Exercise requirements: The full listing below should be printed word for word.

Stored data:
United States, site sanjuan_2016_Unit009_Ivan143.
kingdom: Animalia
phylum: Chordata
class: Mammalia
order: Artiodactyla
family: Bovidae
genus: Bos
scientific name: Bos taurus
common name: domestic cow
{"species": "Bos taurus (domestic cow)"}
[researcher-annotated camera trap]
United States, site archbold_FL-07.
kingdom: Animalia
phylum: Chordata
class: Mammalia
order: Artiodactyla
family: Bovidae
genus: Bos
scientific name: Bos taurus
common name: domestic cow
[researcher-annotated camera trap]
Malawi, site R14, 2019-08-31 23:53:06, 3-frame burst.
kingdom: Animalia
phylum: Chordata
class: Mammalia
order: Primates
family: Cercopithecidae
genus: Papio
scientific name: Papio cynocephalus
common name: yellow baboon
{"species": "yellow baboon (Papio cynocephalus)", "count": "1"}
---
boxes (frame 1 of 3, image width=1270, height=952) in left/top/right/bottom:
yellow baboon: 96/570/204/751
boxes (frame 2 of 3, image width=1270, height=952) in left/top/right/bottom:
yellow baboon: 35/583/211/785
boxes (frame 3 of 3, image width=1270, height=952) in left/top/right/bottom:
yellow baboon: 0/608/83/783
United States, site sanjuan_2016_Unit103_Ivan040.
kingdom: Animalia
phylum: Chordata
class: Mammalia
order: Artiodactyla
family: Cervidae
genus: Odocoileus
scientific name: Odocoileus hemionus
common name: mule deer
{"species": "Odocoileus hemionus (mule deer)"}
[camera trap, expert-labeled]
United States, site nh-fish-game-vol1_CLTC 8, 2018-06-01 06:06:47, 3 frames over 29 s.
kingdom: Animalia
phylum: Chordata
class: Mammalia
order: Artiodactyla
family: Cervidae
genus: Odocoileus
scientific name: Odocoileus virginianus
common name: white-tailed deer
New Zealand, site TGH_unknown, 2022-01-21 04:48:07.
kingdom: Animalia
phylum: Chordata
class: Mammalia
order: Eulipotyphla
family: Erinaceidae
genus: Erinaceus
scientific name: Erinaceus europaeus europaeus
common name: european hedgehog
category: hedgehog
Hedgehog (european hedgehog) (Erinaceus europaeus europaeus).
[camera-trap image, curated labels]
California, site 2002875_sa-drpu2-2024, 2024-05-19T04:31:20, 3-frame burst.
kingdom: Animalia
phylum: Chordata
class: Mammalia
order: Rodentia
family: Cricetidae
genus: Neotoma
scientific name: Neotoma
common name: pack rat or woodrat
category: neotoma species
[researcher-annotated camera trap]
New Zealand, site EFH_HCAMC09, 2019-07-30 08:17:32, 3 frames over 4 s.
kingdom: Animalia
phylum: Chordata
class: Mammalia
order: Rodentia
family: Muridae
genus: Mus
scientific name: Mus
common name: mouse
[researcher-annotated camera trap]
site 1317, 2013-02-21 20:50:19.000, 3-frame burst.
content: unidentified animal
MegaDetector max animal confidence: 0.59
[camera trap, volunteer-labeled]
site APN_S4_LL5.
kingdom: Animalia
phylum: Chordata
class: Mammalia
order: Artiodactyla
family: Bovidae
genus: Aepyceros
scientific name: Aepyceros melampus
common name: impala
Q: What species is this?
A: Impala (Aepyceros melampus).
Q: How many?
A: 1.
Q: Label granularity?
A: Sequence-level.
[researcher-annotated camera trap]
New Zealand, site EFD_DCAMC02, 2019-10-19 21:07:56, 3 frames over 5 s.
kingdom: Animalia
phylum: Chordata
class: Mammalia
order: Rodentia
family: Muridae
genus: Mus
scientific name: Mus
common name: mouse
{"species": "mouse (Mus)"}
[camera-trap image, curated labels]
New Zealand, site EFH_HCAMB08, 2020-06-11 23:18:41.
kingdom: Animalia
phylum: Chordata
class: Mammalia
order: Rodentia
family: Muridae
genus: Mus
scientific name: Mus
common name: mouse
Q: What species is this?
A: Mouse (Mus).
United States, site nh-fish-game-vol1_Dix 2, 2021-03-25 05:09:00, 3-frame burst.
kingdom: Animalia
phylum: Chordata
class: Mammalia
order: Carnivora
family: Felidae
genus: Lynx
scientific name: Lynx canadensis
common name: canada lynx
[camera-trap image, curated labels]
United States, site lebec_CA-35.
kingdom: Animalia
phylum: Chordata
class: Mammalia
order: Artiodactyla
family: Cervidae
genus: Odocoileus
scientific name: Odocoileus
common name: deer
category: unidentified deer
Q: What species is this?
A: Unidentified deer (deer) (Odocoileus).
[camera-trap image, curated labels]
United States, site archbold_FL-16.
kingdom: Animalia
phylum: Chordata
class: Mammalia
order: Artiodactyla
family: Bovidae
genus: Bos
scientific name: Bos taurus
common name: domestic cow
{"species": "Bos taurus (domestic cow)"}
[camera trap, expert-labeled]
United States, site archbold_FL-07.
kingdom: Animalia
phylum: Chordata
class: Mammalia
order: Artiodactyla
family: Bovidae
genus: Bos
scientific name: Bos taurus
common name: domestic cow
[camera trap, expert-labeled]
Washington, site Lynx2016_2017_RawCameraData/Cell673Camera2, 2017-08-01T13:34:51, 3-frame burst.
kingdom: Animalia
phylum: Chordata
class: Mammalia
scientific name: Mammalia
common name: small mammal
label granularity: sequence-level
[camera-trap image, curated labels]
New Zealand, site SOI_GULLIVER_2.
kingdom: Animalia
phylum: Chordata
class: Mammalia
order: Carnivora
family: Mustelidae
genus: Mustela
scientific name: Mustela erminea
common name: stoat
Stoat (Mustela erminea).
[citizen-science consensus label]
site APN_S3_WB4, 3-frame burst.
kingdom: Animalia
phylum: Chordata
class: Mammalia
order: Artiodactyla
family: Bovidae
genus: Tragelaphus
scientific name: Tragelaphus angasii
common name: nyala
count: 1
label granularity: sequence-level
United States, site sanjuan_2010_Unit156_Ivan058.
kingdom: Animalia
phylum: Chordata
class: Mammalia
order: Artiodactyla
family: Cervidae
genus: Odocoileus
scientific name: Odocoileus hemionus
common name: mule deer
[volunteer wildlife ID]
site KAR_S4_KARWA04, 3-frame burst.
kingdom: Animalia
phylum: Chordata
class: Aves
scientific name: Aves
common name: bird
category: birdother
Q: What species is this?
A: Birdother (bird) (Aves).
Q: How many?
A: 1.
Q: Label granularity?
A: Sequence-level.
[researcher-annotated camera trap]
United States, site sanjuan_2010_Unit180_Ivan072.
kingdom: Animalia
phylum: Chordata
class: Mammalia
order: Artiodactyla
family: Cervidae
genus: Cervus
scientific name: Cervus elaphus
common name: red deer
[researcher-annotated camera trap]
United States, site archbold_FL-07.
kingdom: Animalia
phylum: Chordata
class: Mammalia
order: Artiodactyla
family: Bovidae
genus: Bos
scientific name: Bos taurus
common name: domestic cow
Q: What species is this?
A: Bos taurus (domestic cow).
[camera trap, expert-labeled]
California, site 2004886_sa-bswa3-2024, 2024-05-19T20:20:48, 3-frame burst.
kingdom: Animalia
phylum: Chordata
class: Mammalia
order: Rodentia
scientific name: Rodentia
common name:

Response to this exercise:
United States, site sanjuan_2016_Unit009_Ivan143.
kingdom: Animalia
phylum: Chordata
class: Mammalia
order: Artiodactyla
family: Bovidae
genus: Bos
scientific name: Bos taurus
common name: domestic cow
{"species": "Bos taurus (domestic cow)"}
[researcher-annotated camera trap]
United States, site archbold_FL-07.
kingdom: Animalia
phylum: Chordata
class: Mammalia
order: Artiodactyla
family: Bovidae
genus: Bos
scientific name: Bos taurus
common name: domestic cow
[researcher-annotated camera trap]
Malawi, site R14, 2019-08-31 23:53:06, 3-frame burst.
kingdom: Animalia
phylum: Chordata
class: Mammalia
order: Primates
family: Cercopithecidae
genus: Papio
scientific name: Papio cynocephalus
common name: yellow baboon
{"species": "yellow baboon (Papio cynocephalus)", "count": "1"}
---
boxes (frame 1 of 3, image width=1270, height=952) in left/top/right/bottom:
yellow baboon: 96/570/204/751
boxes (frame 2 of 3, image width=1270, height=952) in left/top/right/bottom:
yellow baboon: 35/583/211/785
boxes (frame 3 of 3, image width=1270, height=952) in left/top/right/bottom:
yellow baboon: 0/608/83/783
United States, site sanjuan_2016_Unit103_Ivan040.
kingdom: Animalia
phylum: Chordata
class: Mammalia
order: Artiodactyla
family: Cervidae
genus: Odocoileus
scientific name: Odocoileus hemionus
common name: mule deer
{"species": "Odocoileus hemionus (mule deer)"}
[camera trap, expert-labeled]
United States, site nh-fish-game-vol1_CLTC 8, 2018-06-01 06:06:47, 3 frames over 29 s.
kingdom: Animalia
phylum: Chordata
class: Mammalia
order: Artiodactyla
family: Cervidae
genus: Odocoileus
scientific name: Odocoileus virginianus
common name: white-tailed deer
New Zealand, site TGH_unknown, 2022-01-21 04:48:07.
kingdom: Animalia
phylum: Chordata
class: Mammalia
order: Eulipotyphla
family: Erinaceidae
genus: Erinaceus
scientific name: Erinaceus europaeus europaeus
common name: european hedgehog
category: hedgehog
Hedgehog (european hedgehog) (Erinaceus europaeus europaeus).
[camera-trap image, curated labels]
California, site 2002875_sa-drpu2-2024, 2024-05-19T04:31:20, 3-frame burst.
kingdom: Animalia
phylum: Chordata
class: Mammalia
order: Rodentia
family: Cricetidae
genus: Neotoma
scientific name: Neotoma
common name: pack rat or woodrat
category: neotoma species
[researcher-annotated camera trap]
New Zealand, site EFH_HCAMC09, 2019-07-30 08:17:32, 3 frames over 4 s.
kingdom: Animalia
phylum: Chordata
class: Mammalia
order: Rodentia
family: Muridae
genus: Mus
scientific name: Mus
common name: mouse
[researcher-annotated camera trap]
site 1317, 2013-02-21 20:50:19.000, 3-frame burst.
content: unidentified animal
MegaDetector max animal confidence: 0.59
[camera trap, volunteer-labeled]
site APN_S4_LL5.
kingdom: Animalia
phylum: Chordata
class: Mammalia
order: Artiodactyla
family: Bovidae
genus: Aepyceros
scientific name: Aepyceros melampus
common name: impala
Q: What species is this?
A: Impala (Aepyceros melampus).
Q: How many?
A: 1.
Q: Label granularity?
A: Sequence-level.
[researcher-annotated camera trap]
New Zealand, site EFD_DCAMC02, 2019-10-19 21:07:56, 3 frames over 5 s.
kingdom: Animalia
phylum: Chordata
class: Mammalia
order: Rodentia
family: Muridae
genus: Mus
scientific name: Mus
common name: mouse
{"species": "mouse (Mus)"}
[camera-trap image, curated labels]
New Zealand, site EFH_HCAMB08, 2020-06-11 23:18:41.
kingdom: Animalia
phylum: Chordata
class: Mammalia
order: Rodentia
family: Muridae
genus: Mus
scientific name: Mus
common name: mouse
Q: What species is this?
A: Mouse (Mus).
United States, site nh-fish-game-vol1_Dix 2, 2021-03-25 05:09:00, 3-frame burst.
kingdom: Animalia
phylum: Chordata
class: Mammalia
order: Carnivora
family: Felidae
genus: Lynx
scientific name: Lynx canadensis
common name: canada lynx
[camera-trap image, curated labels]
United States, site lebec_CA-35.
kingdom: Animalia
phylum: Chordata
class: Mammalia
order: Artiodactyla
family: Cervidae
genus: Odocoileus
scientific name: Odocoileus
common name: deer
category: unidentified deer
Q: What species is this?
A: Unidentified deer (deer) (Odocoileus).
[camera-trap image, curated labels]
United States, site archbold_FL-16.
kingdom: Animalia
phylum: Chordata
class: Mammalia
order: Artiodactyla
family: Bovidae
genus: Bos
scientific name: Bos taurus
common name: domestic cow
{"species": "Bos taurus (domestic cow)"}
[camera trap, expert-labeled]
United States, site archbold_FL-07.
kingdom: Animalia
phylum: Chordata
class: Mammalia
order: Artiodactyla
family: Bovidae
genus: Bos
scientific name: Bos taurus
common name: domestic cow
[camera trap, expert-labeled]
Washington, site Lynx2016_2017_RawCameraData/Cell673Camera2, 2017-08-01T13:34:51, 3-frame burst.
kingdom: Animalia
phylum: Chordata
class: Mammalia
scientific name: Mammalia
common name: small mammal
label granularity: sequence-level
[camera-trap image, curated labels]
New Zealand, site SOI_GULLIVER_2.
kingdom: Animalia
phylum: Chordata
class: Mammalia
order: Carnivora
family: Mustelidae
genus: Mustela
scientific name: Mustela erminea
common name: stoat
Stoat (Mustela erminea).
[citizen-science consensus label]
site APN_S3_WB4, 3-frame burst.
kingdom: Animalia
phylum: Chordata
class: Mammalia
order: Artiodactyla
family: Bovidae
genus: Tragelaphus
scientific name: Tragelaphus angasii
common name: nyala
count: 1
label granularity: sequence-level
United States, site sanjuan_2010_Unit156_Ivan058.
kingdom: Animalia
phylum: Chordata
class: Mammalia
order: Artiodactyla
family: Cervidae
genus: Odocoileus
scientific name: Odocoileus hemionus
common name: mule deer
[volunteer wildlife ID]
site KAR_S4_KARWA04, 3-frame burst.
kingdom: Animalia
phylum: Chordata
class: Aves
scientific name: Aves
common name: bird
category: birdother
Q: What species is this?
A: Birdother (bird) (Aves).
Q: How many?
A: 1.
Q: Label granularity?
A: Sequence-level.
[researcher-annotated camera trap]
United States, site sanjuan_2010_Unit180_Ivan072.
kingdom: Animalia
phylum: Chordata
class: Mammalia
order: Artiodactyla
family: Cervidae
genus: Cervus
scientific name: Cervus elaphus
common name: red deer
[researcher-annotated camera trap]
United States, site archbold_FL-07.
kingdom: Animalia
phylum: Chordata
class: Mammalia
order: Artiodactyla
family: Bovidae
genus: Bos
scientific name: Bos taurus
common name: domestic cow
Q: What species is this?
A: Bos taurus (domestic cow).
[camera trap, expert-labeled]
California, site 2004886_sa-bswa3-2024, 2024-05-19T20:20:48, 3-frame burst.
kingdom: Animalia
phylum: Chordata
class: Mammalia
order: Rodentia
scientific name: Rodentia
common name:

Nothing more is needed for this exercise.